Escape Bio nabs $73M as race with well-heeled Biogen and Denali heats up
Escape Bio has drifted from the focus that earned it a $63 million Series A in 2017, but that hasn’t hindered the company’s ability to raise cash from bluechip investors.
In what was publicly billed as a crossover round, the neuroscience startup took home $73 million in a raise led by Wellington Capital Management and joined by a slate of new and old investors including the VC arms of Novartis and J&J. That money will help push two experimental drugs deeper into the clinic, including one that pits them in a race with Denali and Biogen, as the company tries to build a precision neuroscience base in South San Francisco.
“The proceeds allow us to accelerate two programs into patients who lack disease modifying treatments,” CEO Julie Ann Smith said in a statement.
The cash will go towards two different programs. One is a relatively unique approach to lysosome disorders and Parkinson’s disease. The other is a spin on an approach for Parkinson’s disease that Denali and Biogen recently signed a $1 billion deal to pursue. Notably absent from the announcement is the APOE4-targeting program that formed the company’s early nucleus and remains on their most recent presentation from May.

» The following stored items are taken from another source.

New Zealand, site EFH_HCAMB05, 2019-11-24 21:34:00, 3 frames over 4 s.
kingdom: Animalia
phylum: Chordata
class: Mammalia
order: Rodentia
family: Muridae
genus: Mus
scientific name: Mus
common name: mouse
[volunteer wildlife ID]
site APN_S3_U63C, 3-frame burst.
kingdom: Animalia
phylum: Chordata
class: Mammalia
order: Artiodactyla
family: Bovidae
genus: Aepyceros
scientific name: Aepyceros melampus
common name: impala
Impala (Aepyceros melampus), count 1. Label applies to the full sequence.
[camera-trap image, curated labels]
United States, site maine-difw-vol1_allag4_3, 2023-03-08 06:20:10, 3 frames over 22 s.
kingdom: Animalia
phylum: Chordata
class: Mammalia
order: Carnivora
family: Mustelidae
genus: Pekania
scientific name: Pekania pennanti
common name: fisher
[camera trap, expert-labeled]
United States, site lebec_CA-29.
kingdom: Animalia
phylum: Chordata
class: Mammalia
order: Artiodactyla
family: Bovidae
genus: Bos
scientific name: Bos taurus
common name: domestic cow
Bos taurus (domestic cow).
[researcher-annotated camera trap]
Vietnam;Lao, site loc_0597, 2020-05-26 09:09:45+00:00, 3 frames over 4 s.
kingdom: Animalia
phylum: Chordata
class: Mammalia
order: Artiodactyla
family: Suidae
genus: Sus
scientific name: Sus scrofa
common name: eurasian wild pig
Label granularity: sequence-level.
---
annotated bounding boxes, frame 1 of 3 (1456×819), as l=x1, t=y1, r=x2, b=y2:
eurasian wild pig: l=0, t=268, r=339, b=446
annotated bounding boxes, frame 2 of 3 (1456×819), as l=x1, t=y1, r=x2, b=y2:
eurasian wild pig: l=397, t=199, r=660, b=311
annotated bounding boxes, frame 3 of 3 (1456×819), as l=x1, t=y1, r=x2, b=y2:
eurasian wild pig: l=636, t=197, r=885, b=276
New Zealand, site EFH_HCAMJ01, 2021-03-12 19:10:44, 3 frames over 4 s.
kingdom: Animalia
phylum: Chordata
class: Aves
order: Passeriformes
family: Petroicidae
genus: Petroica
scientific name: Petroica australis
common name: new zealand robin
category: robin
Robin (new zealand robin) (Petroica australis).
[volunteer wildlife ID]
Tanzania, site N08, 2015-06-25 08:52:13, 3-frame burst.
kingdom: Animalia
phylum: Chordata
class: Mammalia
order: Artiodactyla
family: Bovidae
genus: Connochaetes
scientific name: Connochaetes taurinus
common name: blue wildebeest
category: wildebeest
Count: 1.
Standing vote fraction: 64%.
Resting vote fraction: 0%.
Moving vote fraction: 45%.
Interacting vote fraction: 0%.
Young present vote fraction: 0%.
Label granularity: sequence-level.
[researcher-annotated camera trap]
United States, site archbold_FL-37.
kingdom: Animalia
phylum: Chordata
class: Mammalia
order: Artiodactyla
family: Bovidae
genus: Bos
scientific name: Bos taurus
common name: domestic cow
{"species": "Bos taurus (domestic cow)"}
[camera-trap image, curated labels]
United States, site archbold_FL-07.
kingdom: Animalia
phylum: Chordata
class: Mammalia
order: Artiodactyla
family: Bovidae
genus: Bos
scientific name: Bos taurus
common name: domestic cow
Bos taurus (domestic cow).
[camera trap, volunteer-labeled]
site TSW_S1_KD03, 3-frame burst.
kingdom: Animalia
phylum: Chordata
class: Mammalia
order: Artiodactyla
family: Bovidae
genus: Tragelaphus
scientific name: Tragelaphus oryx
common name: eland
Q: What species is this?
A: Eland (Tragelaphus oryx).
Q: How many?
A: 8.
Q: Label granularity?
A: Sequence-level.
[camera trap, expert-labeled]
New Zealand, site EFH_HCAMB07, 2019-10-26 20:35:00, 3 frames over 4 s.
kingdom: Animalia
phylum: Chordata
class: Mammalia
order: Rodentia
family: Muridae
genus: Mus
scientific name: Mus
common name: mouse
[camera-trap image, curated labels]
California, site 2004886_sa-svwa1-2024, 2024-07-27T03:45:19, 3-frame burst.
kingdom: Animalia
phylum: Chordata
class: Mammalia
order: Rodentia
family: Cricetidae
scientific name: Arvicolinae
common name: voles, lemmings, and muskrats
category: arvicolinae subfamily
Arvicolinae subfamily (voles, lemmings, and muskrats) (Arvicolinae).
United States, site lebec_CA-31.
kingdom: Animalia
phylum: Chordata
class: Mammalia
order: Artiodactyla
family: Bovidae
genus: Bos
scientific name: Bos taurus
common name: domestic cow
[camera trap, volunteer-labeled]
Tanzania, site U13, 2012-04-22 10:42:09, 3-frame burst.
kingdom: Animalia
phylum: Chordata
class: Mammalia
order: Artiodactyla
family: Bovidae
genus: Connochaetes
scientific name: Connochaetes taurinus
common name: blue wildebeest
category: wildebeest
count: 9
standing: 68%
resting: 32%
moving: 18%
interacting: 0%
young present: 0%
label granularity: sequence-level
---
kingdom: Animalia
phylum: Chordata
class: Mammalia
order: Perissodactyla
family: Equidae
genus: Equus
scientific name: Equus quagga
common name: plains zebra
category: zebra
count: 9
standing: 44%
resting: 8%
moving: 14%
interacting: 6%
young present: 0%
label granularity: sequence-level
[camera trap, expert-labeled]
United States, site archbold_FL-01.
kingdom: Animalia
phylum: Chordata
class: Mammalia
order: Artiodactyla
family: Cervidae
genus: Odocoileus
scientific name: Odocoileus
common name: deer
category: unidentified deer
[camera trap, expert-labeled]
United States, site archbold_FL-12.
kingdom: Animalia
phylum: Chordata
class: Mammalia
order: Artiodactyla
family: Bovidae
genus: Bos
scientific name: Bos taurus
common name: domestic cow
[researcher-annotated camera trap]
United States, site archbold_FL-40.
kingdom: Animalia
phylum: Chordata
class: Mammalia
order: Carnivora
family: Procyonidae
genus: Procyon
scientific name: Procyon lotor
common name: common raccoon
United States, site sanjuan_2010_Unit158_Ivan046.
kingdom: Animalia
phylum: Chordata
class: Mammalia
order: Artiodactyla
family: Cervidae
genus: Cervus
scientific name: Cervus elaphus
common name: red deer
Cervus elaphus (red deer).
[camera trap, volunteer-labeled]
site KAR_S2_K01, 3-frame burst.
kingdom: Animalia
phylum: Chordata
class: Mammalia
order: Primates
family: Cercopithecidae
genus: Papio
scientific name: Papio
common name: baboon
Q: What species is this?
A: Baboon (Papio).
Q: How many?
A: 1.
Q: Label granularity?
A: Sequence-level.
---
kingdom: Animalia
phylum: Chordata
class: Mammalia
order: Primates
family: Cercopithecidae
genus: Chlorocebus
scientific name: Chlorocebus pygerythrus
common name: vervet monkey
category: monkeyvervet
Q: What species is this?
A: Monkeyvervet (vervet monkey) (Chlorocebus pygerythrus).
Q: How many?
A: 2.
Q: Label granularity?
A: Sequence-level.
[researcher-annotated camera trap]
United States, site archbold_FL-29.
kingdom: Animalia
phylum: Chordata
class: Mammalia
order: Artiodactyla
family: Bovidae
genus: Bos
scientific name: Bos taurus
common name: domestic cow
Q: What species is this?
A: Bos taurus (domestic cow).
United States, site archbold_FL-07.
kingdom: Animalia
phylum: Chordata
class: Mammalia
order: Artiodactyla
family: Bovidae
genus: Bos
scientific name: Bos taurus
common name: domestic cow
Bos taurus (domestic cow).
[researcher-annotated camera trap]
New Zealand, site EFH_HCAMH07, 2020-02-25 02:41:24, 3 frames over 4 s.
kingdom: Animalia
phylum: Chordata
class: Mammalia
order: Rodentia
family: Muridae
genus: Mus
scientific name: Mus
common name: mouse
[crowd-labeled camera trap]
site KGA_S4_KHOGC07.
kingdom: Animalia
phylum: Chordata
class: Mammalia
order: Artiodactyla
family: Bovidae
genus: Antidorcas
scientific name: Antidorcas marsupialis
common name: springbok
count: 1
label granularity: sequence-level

The lead drug, ESB1609, is designed to prevent disorders associated with lysosomes — organelles full of digestive enzymes that are implicated in numerous neurodegenerative conditions. It does that, in theory, by targeting SIP5, a receptor expressed throughout the central nervous system and on natural killer cells. Activating SIP5, the company says, increases the activity of lipid transporters, promoting lipid levels in the brain and curbing markers of neurodegenerations.
The drug is now in Phase I/II studies for Niemann-Pick Type C, a rare neurodegenerative condition caused by an inability to transport cholesterol and lipids inside cells. Escape says that in preclinical models, the drug led to decreased levels of amyloid-beta and tau, two proteins closely linked with Alzheimer’s.
The lead Parkinson’s drug, ESB5070, targets LRRK2. The gene is implicated in some forms of genetically-linked Parkinson’s. Many patients have one wild type gene and one mutant gene. Denali and Biogen are pursuing a strategy that targets both normal and mutant versions of LRRK2, Escape says, potentially interfering with efficacy and safety.
Escape is trying to develop an inhibitor that targets only the mutant type. The drug is currently in IND-enabling studies.